Assuming a realistic:

  • TL mixture of 75% Analog TLs & 25% Binary TLs, with a
  • Polling frequency mixture of (5%-1min / 70%-5min / 20%-15min / 5%-hourly)

we can calculate the storage required to save 5 years of data:

TL Polling
Frequency
Analog TLs
(75%)
Required
Storage
Binary TLs
(25%)
Required
Storage
1 minute 5% of 3750= 188 5.55GB 5% of 1250 = 63 1.39GB
5 minute 70% of 3750 = 2625 15.87GB 70% of 1250 = 875 4.01GB
15 minute 20% of 3750 = 750 1.60GB 20% of 1250 = 250 0.41GB
Hourly 5% of 3750= 188 0.12GB 5% of 1250 = 63 0.03GB
  Total 23.14GB Total 5.84GB
Grand Total = 28.98 or 72% of allotted space

Storage Time-frame

The Coppercube is designed for long-term (5-year) trend log storage, with an auto-pruning feature to ensure new data will not be lost due to old data consuming all the available storage space. If you require permanent archival of trend log data, both the Kaizen Vault (cloud-based storage) and the Coppercube SQL-Connector (optional feature) provide convenient methods to continuously send trend log data to additional storage locations.

More Information

The Inverse – How much could it hold?

Saying the Coppercube can hold 5000 TLs for 5 years, is all-fine-&-dandy, but I like big numbers. How many samples can it hold?

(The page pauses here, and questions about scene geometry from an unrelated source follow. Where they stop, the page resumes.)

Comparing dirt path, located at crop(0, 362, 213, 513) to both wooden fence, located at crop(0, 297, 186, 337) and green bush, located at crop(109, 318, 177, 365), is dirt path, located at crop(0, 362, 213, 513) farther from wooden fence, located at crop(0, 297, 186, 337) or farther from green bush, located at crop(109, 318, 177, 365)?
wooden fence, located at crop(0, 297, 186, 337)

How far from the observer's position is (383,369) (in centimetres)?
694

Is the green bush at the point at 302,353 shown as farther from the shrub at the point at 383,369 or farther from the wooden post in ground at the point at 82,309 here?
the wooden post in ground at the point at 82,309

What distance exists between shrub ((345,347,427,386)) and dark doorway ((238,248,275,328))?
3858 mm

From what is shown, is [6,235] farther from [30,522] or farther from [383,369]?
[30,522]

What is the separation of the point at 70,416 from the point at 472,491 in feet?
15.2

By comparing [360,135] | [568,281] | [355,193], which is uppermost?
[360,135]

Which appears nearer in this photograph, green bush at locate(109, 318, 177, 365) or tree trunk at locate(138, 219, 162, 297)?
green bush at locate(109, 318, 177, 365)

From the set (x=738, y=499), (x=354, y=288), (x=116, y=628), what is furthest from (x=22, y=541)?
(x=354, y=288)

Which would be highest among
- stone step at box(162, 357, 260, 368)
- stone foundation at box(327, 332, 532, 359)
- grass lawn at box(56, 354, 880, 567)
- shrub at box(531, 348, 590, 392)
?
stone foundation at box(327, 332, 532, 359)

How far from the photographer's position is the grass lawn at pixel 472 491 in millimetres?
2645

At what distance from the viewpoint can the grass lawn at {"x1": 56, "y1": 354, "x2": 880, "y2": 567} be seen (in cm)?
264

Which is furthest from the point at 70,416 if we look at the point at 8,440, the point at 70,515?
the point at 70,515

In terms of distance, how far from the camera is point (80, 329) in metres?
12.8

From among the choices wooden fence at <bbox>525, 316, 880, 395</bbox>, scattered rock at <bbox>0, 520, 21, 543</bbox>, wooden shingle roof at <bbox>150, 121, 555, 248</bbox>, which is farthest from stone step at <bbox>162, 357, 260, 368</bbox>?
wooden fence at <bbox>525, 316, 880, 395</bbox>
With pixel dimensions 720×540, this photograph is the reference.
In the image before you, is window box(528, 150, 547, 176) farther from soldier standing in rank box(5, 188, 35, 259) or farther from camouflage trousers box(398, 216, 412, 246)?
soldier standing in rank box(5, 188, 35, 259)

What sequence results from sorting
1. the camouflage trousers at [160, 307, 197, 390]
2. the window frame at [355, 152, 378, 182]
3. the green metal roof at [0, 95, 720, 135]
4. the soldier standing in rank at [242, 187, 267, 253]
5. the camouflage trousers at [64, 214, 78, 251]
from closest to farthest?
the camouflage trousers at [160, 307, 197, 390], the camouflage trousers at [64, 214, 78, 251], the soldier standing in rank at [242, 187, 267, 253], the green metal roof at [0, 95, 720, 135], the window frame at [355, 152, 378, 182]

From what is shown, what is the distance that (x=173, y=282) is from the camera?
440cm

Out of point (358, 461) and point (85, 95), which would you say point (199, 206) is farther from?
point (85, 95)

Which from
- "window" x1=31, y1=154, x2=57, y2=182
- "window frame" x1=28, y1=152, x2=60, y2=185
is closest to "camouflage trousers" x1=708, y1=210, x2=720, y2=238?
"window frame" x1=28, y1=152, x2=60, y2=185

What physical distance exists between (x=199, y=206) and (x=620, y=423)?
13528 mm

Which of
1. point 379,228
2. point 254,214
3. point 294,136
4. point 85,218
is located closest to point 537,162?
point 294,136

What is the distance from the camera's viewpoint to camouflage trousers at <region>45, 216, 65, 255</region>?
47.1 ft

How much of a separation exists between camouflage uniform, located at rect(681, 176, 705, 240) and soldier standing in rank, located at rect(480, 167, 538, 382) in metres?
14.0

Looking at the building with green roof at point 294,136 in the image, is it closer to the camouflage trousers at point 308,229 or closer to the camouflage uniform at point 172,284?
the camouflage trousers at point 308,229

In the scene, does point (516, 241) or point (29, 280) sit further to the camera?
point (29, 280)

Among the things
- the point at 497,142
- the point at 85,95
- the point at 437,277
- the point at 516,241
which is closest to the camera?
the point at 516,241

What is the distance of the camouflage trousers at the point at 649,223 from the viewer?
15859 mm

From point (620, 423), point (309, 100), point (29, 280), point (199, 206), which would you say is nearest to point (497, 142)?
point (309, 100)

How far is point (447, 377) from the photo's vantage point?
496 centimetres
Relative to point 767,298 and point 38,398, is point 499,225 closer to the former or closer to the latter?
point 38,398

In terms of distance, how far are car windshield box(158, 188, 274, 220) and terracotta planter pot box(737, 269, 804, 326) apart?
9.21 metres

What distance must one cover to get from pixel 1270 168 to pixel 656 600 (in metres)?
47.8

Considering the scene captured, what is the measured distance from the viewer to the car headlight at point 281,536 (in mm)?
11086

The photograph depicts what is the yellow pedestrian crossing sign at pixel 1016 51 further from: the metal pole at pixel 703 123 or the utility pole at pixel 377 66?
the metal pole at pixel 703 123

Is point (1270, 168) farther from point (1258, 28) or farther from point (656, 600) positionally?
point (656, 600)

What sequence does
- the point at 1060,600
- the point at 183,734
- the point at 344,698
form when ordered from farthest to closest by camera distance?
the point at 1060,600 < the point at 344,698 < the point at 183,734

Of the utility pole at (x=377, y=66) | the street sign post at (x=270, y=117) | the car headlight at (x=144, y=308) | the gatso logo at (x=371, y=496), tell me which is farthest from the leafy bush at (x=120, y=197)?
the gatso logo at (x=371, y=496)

How many samples a Coppercube can hold is the inverse of the original question addressed by this article. Using the same knowledge about sample sizes, sampling frequencies, and conservative derating of the device – i.e. allocating only 40GB to TL storage – we can calculate two ends of the sampling spectrum: a 1 min TL vs. a 1 Hour TL:

The fastest TL

  • a 1 min Analog TL is = 1440 samples/day * 365.25 days/year = 525960 samples/yr.
  • the TL consumes 6.0MB/yr of storage space.
  • so the Coppercube’s 40GB could hold:
    • 40GB = 40960MB / 6.0MB = 6826.6 TLyears * 525960 samples/TLyear = 3,590,553,600 samples
    • = 3.6 billion ‘1 min analog’ samples.
  • note: this TL has the best sample-to-overhead ratio

The slow TL

  • a 1 hr Analog TL is = 24 samples/day * 365.25 days/yr = 8766 samples/yr.
  • the TL consumes 138.3K/yr of storage space.
  • so the Coppercube’s 40GB could hold:
    • 40GB = 40960MB / 0.14MB = 292571.4 TLyears * 8766 samples/TLyear = 2,564,680,892 samples
    • = 2.5 billion ‘hourly analog’ Samples.
  • note: the total sample count is lower due to the lower sample-to-overhead ratio that occurs with all slower frequencies.

So your answer is: a Coppercube could hold ~3 billion samples [+/- a few 100-million].